The important work of teacher teams is to create a culture in which each teacher recognizes the strengths and challenges of every other member.  In order to move the team’s practice to new levels of competency, there has to be open and honest communication on the team.  Each person has to be willing to share his or her strengths to improve the team, as well as being willing to learn from other team member’s strengths.  “Rising tide raises all ships.”  In their HBR article, The Discipline of Teams, Jon Katzenbach and Douglas Smith distinguish between groups and teams.  On teams, individuals share leadership, are mutually accountable, share a common purpose, have collective work products, have open and honest conversations, engage in problem solving, evaluate their work products, and do “real work” together (page 113).  While DuFour does not elaborate extensively on “how” people work or the culture they create, Katzenbach and Smith provide that context.  So thinking about how their models could work seamlessly, side-by-side represents the answer to the question: How can we best create and support effective team cultures within our schools?

DuFour points out:

In schools that have sustained a commitment to the process (PLCs) over time, and have focused on the right work, it’s been terrific (the outcomes). (page 14)

What I like about the interview with DuFour is that he draws a clear dichotomy between teachers working on teams and teacher evaluation.  He points out that administrators should do the absolute minimum when it comes to “evaluating” teachers.  Administrators should invest all their energy into setting up and supporting an effective PLC structure.  If they do that really well, then teachers can “self-evaluate” and hold themselves accountable to the team.

The way we are going to improve schools is not by supervising and evaluating individual teachers into better performance’ it’s by creating a culture in which teams of teachers are helping one another get better.

For me, this is a powerful idea!  Help teachers shift from being groups of individuals working in silos to teams of teachers working on shared goals towards a common purpose.  Teachers should be accountable to one another, learning from one another what it takes to master the complex craft of teaching.  However, we cannot will this culture into existence.  Administrators, in collaboration with teachers, need to learn the strategies for working effectively on teams, implement them with fidelity, and practice being in open, honest dialogue with one another.  In DuFour’s world, it is very important that the conversations on teaching and learning be “evidence-based.”  If they’re structured this way, he writes:

The other thing is to train team leaders in terms of having difficult conversations and strategies for presenting things in a way that isn’t hurtful.  If conversations are actually based on evidence and you’ve got a leader who knows how to lead that discussion, you can move away from the gentlemen’s agreement that we won’t be critical of one another.  (page 15)

 But let’s not pretend that achieving this outcome is easy.  It takes patience, expert guidance, and lots of practice.  The pillar that holds up the whole structure is open, honest and respectful conversation between people.  Knowledgeable and sensitive administrators have to groom teachers at all levels to be leaders so that the school has a coalition of teachers who can take on these responsibilities within PLCs.

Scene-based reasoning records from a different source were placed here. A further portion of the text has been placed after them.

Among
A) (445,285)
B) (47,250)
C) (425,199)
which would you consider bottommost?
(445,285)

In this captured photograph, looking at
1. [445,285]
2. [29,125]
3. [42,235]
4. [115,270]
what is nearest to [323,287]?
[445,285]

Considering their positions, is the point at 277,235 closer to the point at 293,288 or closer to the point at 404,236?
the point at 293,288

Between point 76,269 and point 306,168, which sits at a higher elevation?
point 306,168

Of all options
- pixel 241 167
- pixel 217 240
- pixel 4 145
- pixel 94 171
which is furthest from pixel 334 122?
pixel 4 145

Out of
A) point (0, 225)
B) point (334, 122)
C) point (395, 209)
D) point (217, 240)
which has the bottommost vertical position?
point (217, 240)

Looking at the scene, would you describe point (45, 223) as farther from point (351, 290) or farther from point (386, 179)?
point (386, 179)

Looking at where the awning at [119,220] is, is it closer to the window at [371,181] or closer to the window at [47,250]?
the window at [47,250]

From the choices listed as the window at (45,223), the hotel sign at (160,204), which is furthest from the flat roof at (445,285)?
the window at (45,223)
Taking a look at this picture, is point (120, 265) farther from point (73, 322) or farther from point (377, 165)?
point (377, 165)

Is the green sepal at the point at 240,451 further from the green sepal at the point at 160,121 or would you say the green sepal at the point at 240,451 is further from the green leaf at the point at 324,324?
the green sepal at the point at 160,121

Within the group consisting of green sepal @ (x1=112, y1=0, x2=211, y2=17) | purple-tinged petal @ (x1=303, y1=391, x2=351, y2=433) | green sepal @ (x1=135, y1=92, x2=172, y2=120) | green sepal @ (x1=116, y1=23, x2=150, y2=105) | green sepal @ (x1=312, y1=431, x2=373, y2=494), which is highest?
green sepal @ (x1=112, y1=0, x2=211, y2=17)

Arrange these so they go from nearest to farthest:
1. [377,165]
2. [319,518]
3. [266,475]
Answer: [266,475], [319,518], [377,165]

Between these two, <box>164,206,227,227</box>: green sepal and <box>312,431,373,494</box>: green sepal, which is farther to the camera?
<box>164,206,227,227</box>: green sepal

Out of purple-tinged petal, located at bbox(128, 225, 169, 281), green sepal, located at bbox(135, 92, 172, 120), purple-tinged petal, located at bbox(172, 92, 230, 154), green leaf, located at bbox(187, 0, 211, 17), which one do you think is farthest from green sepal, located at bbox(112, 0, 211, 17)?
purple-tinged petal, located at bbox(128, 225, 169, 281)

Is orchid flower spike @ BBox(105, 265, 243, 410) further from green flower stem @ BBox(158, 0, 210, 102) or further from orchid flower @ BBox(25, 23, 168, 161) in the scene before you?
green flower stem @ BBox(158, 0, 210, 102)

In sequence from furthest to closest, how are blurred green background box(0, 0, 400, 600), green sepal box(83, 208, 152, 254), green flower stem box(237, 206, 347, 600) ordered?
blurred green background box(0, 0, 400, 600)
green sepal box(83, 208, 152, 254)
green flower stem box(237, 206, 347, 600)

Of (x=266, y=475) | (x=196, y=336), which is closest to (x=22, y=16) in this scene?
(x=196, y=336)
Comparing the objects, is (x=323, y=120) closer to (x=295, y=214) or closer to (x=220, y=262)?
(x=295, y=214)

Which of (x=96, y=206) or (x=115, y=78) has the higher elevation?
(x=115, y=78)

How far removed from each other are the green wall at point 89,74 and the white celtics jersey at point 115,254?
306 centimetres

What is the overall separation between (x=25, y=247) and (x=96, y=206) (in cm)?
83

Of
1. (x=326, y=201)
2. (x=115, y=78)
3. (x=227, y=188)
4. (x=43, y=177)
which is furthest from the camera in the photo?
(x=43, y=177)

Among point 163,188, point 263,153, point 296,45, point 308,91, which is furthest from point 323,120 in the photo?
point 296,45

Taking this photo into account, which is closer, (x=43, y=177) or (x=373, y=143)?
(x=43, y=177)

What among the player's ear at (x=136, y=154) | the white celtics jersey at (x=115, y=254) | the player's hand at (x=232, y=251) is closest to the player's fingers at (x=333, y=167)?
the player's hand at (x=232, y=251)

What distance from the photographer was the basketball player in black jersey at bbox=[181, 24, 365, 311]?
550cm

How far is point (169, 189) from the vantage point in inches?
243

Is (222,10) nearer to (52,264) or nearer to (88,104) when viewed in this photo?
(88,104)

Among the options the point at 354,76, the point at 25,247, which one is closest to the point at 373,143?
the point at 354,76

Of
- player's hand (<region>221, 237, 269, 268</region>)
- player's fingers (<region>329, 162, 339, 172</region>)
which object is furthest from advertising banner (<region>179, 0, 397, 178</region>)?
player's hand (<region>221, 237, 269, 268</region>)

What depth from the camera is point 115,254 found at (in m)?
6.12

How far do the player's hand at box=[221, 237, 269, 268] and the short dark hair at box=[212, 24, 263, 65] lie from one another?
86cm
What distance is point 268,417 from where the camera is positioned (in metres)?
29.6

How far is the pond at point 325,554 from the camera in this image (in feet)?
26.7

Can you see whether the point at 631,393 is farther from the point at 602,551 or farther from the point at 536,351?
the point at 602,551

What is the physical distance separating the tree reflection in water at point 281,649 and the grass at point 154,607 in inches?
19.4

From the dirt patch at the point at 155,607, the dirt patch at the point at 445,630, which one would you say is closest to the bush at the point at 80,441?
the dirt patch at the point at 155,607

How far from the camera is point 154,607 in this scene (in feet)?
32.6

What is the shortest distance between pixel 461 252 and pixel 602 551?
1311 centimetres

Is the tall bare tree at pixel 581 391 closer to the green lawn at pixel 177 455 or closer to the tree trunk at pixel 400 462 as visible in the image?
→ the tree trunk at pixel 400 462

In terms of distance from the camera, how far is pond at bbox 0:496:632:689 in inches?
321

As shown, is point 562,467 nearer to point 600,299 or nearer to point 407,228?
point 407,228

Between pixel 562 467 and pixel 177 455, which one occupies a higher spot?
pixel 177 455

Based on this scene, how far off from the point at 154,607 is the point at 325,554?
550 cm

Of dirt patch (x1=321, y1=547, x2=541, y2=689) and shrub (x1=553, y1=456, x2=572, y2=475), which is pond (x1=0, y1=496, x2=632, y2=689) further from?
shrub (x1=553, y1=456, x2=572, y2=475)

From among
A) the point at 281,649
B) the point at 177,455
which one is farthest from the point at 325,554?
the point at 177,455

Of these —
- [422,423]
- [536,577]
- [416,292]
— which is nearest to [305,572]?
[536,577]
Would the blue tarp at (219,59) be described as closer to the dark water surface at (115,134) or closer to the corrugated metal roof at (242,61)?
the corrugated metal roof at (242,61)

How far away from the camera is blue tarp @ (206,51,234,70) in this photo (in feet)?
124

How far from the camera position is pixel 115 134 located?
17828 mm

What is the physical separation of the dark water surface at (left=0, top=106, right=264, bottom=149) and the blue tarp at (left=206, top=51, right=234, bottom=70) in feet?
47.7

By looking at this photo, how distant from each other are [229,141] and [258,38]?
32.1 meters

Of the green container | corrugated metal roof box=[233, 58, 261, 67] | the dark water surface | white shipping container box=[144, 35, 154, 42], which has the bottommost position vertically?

DuFour points out that principals and other school administrators need a ‘critical friends community’ in which they’re working through their own leadership challenges so they have the knowledge, support and bandwidth to effectively lead teachers into a PLC structure.  This is hard work that requires a high-level of commitment on the part of schools or school districts.  We have to invest energy and resources to achieve these important outcomes.